We talked about entrepreneurship and startups. Successful startups are disproportionately done by immigrants. 45 percent of the Fortune 500 was founded by an immigrant or the child of an immigrant. And we have severe restrictions on immigration, a lot of which go back to the 1980s, many of which are country-specific quotas.

So I think the simple answer is reforming immigration, particularly for highly skilled workers. We have these people that come here and that study at Stanford and MIT and Caltech, and they get PhDs in computer science and electrical engineering.

They want to start businesses here, but we make it hard for them to do that. Congress understands this, and there are bipartisan-supported bills in both the Senate and the House aimed at bringing in more immigrants who want to start businesses. Based on my reading of the data, if I could think of one policy, it would be that one. And it’s heartening for me to see that Congress understands that and they’re trying to move forward on it.


Very good. But I’m going to ask just one question. Is there a role for government in any dimension in terms of doing good things for building—not just promoting growth by removing restrictions that they’ve imposed? Perhaps infrastructure spending or whatever. I’m just curious to know what your thoughts are.


If you went back to President Obama’s American Recovery and Reinvestment Act, a part of that was for infrastructure investment. The president talked about shovel-ready projects, and there’s not so many shovel-ready projects on at any point in time. Only about 3 percent of the ARRA went towards infrastructure investment.

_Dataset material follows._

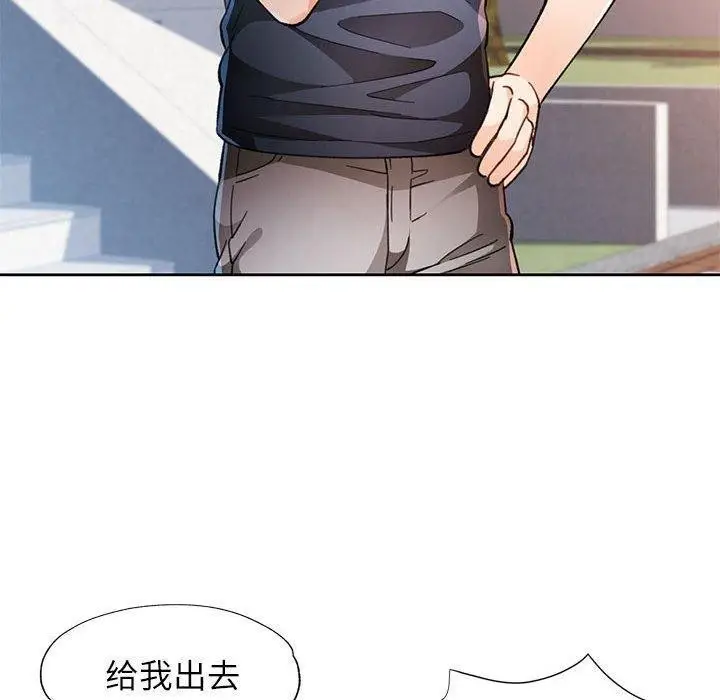 《脱轨关系》第49话图60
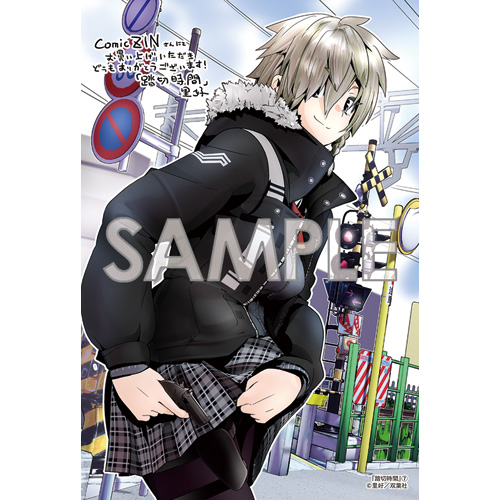 Comic Zin 通信販売 商品詳細 踏切時間 第7巻 Comic Zin 通信販売 商品詳細 踏切時間 第7巻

Now you look at the American Society of Civil Engineers. They grade the country’s infrastructure every year. The grade they give it is D.

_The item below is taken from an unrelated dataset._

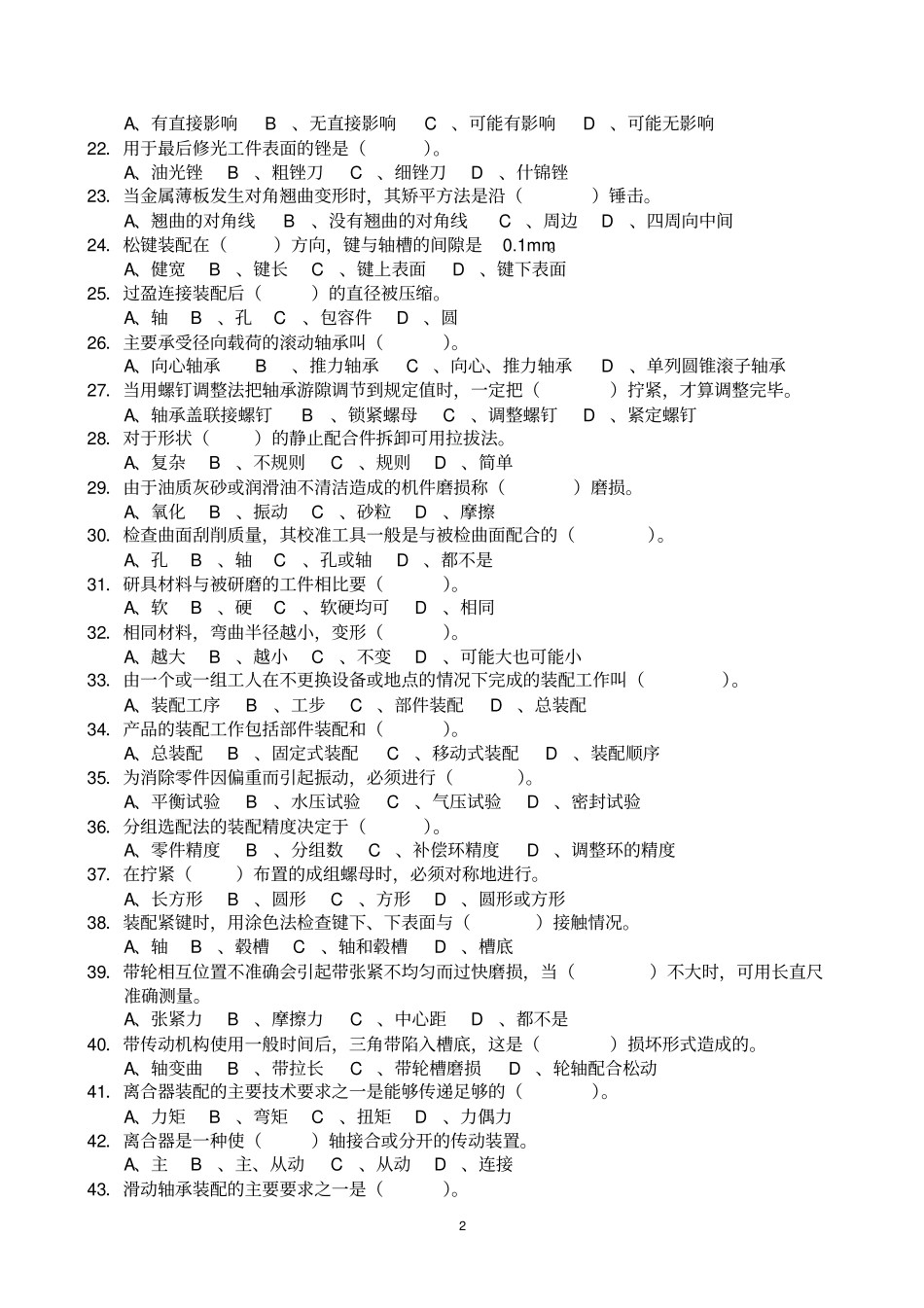 钳工题库及答案资料_第2页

You think about all the resources that we have in this country, and our infrastructure is crumbling. So massive investment in infrastructure, based on what civil engineers think about how adequate our bridges and airports and roads are, I think would be called for.

Government also plays an incredibly important role in trying to make sure the playing field is level and in trying to make sure that we have competitive markets where everyone has the chance to compete. This goes right to the heart of criticisms about “crony capitalism.” A lot of what I think people sometimes worry about involves them saying, “That industry or that guy is getting a subsidy or benefit, and I’m not getting that subsidy or benefit.” So I think governments that level the playing field enhance competitive forces, and those are really important things for governments to do.